The explosives were all of Soviet manufacture, according to police, who speculated that they had been placed by members of the outlawed African National Congress, which for the last 25 years has waged an armed struggle against continued white-minority rule.

After the explosion at Cape Town’s Daniel F. Malan Airport, transport officials said they are increasing security there to protect travelers against any further bombings.

Series of Unsettling Events

Cape Town has been tense following the death earlier this month of an African National Congress guerrilla as police attempted to arrest him, further violence during his funeral last weekend and now a series of disciplinary hearings for teachers who have supported United Democratic Front activities over the last three years.

Krish Naidoo, an attorney for the front, said in Johannesburg that police advised him that Mohammed Valli and Murphy Morobe were formally detained under South Africa’s emergency regulations that permit them to hold anyone without charges for 30 days and, with approval of the minister of law and order, to extend the detention indefinitely.

Valli, 30, had been released from detention only in April after a court challenge. Morobe, 33, was arrested under the earlier state of emergency, but he eluded the police with such success over the last year that within the anti-apartheid movement he had become known as the “black pimpernel.”
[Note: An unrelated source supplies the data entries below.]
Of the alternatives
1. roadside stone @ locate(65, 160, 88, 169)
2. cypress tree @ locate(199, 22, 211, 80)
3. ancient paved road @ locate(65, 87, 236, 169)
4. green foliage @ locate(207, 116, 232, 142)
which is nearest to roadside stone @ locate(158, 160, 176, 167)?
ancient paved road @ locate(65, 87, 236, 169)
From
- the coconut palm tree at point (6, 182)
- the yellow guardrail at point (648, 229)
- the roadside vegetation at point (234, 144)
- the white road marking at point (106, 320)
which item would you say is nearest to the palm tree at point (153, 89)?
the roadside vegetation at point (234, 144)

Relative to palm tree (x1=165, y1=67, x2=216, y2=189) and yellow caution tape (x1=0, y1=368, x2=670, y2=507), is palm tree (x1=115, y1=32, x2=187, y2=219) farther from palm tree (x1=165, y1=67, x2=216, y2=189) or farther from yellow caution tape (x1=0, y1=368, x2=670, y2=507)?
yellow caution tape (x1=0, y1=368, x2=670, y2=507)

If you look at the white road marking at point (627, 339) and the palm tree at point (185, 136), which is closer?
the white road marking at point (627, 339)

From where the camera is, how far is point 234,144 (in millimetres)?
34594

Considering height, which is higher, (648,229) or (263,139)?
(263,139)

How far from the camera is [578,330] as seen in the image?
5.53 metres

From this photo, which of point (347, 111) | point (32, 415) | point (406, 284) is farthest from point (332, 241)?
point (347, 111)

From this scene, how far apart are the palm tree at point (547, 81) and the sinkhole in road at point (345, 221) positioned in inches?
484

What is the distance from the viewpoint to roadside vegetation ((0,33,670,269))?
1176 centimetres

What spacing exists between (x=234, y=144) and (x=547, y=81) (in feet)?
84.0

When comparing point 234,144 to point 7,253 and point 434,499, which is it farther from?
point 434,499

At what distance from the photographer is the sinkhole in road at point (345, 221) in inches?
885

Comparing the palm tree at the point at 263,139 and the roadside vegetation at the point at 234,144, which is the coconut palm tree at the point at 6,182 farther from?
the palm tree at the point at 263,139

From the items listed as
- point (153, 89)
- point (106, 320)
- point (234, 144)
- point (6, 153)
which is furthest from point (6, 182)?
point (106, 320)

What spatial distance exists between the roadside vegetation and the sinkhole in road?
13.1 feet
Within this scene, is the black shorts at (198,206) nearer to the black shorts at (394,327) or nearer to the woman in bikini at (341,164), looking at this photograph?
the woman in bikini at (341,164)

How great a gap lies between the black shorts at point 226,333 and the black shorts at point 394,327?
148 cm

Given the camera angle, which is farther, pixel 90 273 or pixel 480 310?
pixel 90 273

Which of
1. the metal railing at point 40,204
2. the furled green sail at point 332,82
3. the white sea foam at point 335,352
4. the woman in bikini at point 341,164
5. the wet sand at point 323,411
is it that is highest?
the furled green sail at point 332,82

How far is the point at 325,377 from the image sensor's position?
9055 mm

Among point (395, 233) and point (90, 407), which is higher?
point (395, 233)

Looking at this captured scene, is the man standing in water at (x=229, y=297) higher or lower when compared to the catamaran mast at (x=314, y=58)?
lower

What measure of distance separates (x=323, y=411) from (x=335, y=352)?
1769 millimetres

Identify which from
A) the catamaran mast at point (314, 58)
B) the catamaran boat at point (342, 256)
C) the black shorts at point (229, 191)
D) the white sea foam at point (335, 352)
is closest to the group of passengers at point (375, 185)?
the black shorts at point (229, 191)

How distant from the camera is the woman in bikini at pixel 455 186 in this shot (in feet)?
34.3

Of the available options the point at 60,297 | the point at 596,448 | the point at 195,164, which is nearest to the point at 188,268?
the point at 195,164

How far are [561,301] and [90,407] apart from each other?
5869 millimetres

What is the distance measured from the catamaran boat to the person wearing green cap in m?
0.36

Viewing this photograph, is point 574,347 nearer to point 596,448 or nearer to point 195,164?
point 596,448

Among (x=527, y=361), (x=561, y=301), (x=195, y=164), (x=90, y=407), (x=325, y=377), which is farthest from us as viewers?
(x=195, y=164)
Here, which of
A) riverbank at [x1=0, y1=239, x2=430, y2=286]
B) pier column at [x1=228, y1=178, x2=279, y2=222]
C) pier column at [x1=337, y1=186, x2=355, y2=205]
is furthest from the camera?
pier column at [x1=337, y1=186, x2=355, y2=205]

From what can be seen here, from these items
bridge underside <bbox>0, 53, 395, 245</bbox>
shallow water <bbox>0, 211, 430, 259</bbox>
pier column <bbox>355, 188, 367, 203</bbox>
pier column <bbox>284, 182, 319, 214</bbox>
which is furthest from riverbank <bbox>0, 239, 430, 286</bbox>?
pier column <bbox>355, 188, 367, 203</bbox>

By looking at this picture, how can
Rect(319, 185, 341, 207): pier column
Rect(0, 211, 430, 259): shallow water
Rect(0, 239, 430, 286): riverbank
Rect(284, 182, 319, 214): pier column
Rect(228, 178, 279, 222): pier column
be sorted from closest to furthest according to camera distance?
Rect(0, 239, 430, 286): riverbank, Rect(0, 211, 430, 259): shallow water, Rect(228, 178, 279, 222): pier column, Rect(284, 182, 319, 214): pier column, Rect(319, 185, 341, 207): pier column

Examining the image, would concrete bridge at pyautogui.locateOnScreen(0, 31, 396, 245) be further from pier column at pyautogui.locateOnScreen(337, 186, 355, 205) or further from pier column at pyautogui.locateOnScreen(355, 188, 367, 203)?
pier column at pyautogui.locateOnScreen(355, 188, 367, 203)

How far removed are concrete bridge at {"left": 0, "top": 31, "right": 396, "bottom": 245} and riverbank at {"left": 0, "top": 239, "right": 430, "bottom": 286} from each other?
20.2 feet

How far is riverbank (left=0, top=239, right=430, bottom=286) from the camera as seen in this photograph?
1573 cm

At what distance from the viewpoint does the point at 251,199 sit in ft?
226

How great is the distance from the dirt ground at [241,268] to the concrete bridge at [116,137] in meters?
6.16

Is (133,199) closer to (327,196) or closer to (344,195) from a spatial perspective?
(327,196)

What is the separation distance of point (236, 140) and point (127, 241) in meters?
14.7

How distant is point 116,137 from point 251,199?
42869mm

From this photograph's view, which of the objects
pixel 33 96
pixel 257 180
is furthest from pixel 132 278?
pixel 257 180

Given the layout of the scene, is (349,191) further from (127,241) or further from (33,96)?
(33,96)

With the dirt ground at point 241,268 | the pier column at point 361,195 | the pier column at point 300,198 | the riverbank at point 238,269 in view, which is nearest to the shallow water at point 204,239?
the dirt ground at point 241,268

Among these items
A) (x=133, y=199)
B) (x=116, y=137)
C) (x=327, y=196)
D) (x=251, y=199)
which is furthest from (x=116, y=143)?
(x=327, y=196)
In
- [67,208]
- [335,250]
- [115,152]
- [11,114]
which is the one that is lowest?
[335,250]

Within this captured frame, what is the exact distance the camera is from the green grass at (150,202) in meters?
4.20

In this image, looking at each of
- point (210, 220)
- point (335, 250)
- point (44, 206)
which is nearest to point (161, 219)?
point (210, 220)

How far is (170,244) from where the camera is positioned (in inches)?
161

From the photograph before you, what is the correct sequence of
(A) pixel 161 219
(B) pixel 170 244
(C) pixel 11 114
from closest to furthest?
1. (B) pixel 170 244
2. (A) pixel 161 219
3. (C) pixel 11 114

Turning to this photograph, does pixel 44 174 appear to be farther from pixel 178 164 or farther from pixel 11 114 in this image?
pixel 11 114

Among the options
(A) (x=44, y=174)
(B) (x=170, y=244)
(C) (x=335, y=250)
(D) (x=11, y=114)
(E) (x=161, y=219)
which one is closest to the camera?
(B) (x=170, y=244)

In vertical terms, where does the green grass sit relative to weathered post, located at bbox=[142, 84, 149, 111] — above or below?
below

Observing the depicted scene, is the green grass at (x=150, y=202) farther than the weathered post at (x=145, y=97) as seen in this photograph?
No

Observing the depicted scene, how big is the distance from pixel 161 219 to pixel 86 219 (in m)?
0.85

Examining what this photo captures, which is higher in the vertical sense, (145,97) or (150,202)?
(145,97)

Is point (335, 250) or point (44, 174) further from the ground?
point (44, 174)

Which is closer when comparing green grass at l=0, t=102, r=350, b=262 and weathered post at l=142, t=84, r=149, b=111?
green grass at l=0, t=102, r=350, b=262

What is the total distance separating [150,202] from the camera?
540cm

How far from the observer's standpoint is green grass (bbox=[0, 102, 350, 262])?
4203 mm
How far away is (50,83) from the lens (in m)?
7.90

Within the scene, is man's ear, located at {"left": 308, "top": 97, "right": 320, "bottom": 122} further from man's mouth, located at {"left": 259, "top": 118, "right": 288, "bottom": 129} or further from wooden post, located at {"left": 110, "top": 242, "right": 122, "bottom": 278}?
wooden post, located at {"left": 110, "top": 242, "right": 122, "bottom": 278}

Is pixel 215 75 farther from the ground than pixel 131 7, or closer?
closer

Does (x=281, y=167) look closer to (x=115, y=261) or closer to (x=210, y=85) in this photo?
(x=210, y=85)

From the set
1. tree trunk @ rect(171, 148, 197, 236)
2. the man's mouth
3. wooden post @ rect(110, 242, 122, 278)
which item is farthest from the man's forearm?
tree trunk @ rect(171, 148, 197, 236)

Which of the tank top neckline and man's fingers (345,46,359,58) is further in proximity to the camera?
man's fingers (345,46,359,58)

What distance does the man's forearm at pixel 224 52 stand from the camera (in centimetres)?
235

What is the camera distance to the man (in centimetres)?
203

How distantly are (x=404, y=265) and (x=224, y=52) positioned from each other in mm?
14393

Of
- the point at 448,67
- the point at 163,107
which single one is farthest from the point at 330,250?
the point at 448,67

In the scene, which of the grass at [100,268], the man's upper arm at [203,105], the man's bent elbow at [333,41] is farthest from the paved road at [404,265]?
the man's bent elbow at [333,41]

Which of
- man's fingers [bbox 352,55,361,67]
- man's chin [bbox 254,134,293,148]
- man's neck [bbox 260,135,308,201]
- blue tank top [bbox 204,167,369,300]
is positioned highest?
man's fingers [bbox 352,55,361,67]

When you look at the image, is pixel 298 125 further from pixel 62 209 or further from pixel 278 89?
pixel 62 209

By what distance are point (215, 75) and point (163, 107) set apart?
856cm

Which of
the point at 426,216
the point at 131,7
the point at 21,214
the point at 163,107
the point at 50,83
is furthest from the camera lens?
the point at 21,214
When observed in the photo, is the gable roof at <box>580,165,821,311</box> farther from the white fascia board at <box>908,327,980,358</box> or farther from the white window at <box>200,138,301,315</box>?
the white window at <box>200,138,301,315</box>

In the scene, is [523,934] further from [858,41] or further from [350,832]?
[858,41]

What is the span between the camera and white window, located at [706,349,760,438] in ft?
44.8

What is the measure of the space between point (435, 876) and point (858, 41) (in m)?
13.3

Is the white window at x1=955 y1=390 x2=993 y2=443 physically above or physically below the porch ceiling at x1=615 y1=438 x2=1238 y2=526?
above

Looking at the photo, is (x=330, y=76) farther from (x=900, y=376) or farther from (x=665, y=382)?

With only a few of the front’s top officials able to operate through the state of emergency, Valli and Morobe had assumed increasingly important roles within the group, a coalition of 700 anti-apartheid groups with more than 3 million members. Of the 3,000 people believed to be detained at present, as many as two-thirds are local, regional and national officials of the front and its affiliates, according to the Detainees’ Parents Support Committee, a civil-rights monitoring group.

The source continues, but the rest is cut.